Second, absent an explicit price on risk, there are too few incentives for risk mitigation. Homeowners, for example, have less to gain from local government initiatives to reduce risk exposure, weakening the pressure for those initiatives to be undertaken. And for the same reason, there is less opposition to developments that increase risk than there should be.
Third, a vicious spiral is created, in which the increased scale of the population affected and the losses incurred, combined with low levels of insurance coverage, make it inevitable governments will step in with generous disaster relief.
This then merely confirms that taking out proper insurance coverage is individually irrational, reducing coverage ever further below adequate levels and accentuating pressures for future bail-outs.
A forthcoming paper by Anthony Bergin from the Australian Strategic Policy Institute canvasses options for breaking out of this morass. It is, in my view, impossible to do so without making disaster insurance coverage mandatory, offsetting the otherwise strong incentives for free-riding.
This is not to ignore the difficult issues mandatory coverage would raise. Nor is it to claim that insurance, with its risk-reflective price signal, would be a panacea. Rather, such a price signal will never be sufficiently granular, nor sufficiently responsive to individual mitigation efforts, to provide all the incentives for efficient investment in risk reduction.
There will therefore be a continuing role for building codes and other land use controls in managing the risks of catastrophic loss. But a price signal would reduce the load that has to be placed on those command and control regulations, with all the imperfections they inevitably entail.
But this does not exhaust the distortions that need to be addressed.
Rather, it is also apparent that governments have underinvested in collective goods that could reduce catastrophic risks. Simply put, in cost-benefit evaluations of projects such as extending dams and building new ones, and of burning-off in high bushfire risk areas, too low a value has been put on avoiding outcomes with a very small probability of occurring but that result in massive costs if they do eventuate.
Environmentalists rightly stress the importance of taking these low probability-high consequence risks into account in the context of climate change. But they ignore those risks when it comes to decisions they dislike. And state and federal governments have been far too willing to bend project evaluation processes to pander to the greenies' demands. The result is to increase the likelihood of devastating loss.
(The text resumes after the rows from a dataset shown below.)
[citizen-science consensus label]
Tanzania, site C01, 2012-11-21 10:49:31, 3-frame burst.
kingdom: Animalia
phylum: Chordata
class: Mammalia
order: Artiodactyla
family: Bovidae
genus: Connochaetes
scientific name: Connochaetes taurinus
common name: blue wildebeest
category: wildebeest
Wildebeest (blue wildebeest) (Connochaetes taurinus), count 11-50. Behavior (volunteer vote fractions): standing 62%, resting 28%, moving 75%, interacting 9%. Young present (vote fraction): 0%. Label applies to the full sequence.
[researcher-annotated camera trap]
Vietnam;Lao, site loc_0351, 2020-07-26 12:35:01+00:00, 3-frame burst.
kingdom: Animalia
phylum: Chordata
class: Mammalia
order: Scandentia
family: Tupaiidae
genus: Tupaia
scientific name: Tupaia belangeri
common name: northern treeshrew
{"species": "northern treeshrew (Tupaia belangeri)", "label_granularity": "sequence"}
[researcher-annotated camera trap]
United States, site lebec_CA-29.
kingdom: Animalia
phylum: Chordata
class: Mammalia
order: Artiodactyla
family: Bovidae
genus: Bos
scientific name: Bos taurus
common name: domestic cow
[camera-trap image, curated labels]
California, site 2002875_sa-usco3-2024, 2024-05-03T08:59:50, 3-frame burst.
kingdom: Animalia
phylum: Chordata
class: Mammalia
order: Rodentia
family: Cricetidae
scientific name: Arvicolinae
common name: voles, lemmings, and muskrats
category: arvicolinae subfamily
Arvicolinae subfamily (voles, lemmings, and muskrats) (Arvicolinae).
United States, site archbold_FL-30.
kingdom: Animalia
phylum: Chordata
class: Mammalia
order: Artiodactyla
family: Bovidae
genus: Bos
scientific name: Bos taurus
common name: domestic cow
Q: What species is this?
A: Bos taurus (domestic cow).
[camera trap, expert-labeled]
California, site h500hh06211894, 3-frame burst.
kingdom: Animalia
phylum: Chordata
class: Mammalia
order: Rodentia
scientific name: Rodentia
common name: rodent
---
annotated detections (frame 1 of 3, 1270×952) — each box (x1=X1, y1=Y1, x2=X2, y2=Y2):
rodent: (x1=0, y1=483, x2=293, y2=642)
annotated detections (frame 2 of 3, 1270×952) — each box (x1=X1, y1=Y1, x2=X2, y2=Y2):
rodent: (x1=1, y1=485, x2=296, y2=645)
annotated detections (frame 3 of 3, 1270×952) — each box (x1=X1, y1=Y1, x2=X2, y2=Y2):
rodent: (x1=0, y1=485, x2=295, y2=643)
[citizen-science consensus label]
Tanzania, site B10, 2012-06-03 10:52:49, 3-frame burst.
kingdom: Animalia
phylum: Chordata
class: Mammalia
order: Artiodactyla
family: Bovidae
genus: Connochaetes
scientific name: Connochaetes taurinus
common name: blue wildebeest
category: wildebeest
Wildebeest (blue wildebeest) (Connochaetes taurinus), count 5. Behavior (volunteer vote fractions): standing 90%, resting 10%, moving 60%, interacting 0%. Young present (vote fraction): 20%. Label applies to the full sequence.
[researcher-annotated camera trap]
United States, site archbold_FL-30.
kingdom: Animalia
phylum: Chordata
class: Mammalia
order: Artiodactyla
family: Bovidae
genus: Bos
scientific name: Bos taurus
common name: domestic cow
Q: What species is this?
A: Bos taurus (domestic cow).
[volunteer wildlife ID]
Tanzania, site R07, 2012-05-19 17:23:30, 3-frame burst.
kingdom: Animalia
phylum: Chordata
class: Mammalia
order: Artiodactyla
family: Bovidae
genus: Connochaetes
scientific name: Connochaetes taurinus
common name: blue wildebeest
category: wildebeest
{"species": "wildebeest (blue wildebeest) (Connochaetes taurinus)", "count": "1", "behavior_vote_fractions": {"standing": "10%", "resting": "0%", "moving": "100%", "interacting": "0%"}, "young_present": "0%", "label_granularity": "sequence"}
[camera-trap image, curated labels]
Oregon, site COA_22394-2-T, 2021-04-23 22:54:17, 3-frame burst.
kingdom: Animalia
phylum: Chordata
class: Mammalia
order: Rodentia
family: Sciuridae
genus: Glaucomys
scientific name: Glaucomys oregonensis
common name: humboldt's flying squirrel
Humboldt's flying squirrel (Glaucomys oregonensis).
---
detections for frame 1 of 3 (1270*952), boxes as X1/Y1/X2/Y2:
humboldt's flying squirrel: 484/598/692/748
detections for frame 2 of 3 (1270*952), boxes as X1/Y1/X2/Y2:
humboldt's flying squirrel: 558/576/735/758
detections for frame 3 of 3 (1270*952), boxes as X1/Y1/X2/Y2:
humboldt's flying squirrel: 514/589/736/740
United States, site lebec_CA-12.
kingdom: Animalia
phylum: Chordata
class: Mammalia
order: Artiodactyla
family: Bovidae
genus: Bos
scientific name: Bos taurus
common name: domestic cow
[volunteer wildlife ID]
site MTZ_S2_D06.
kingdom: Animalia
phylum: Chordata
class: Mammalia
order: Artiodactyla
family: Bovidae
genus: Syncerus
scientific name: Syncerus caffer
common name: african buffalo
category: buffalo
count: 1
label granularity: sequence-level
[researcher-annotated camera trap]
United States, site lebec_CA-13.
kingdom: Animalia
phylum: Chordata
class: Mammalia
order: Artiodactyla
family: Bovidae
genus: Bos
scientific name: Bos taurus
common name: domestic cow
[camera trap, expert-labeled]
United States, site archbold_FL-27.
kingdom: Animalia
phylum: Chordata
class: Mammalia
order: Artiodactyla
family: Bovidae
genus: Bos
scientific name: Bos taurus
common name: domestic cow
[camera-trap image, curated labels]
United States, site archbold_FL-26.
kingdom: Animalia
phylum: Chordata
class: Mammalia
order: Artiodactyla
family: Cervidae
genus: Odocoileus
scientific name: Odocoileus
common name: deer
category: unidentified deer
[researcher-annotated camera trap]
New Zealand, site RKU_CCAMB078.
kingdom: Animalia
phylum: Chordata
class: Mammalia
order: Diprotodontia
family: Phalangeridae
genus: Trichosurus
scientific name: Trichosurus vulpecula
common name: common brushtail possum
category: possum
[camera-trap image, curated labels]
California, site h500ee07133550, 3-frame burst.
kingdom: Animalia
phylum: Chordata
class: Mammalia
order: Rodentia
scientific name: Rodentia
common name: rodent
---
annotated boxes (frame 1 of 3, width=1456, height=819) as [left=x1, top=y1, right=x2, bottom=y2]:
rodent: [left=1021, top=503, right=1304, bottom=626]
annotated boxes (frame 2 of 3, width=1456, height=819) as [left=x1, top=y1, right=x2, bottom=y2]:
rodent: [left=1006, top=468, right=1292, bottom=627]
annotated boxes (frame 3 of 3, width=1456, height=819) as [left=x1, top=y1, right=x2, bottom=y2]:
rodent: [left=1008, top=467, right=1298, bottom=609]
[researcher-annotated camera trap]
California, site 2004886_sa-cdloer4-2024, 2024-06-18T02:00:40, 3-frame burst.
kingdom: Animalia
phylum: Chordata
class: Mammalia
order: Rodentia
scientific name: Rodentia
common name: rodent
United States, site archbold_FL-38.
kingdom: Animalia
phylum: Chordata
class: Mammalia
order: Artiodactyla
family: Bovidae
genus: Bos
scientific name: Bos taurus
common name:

We will never be able to completely avoid those losses, nor would it be sensible to try. The Australian environment has always been, and will always be, harsh and unforgiving, and the costs it imposes are inevitably high.
But it is inexcusable for governments to make those costs greater than they need to be.
Now is a time to be generous. But as Queensland rebuilds, we owe the victims of this disaster a serious, considered reassessment of policies that have failed time after time, and that left as they are, will only fail again.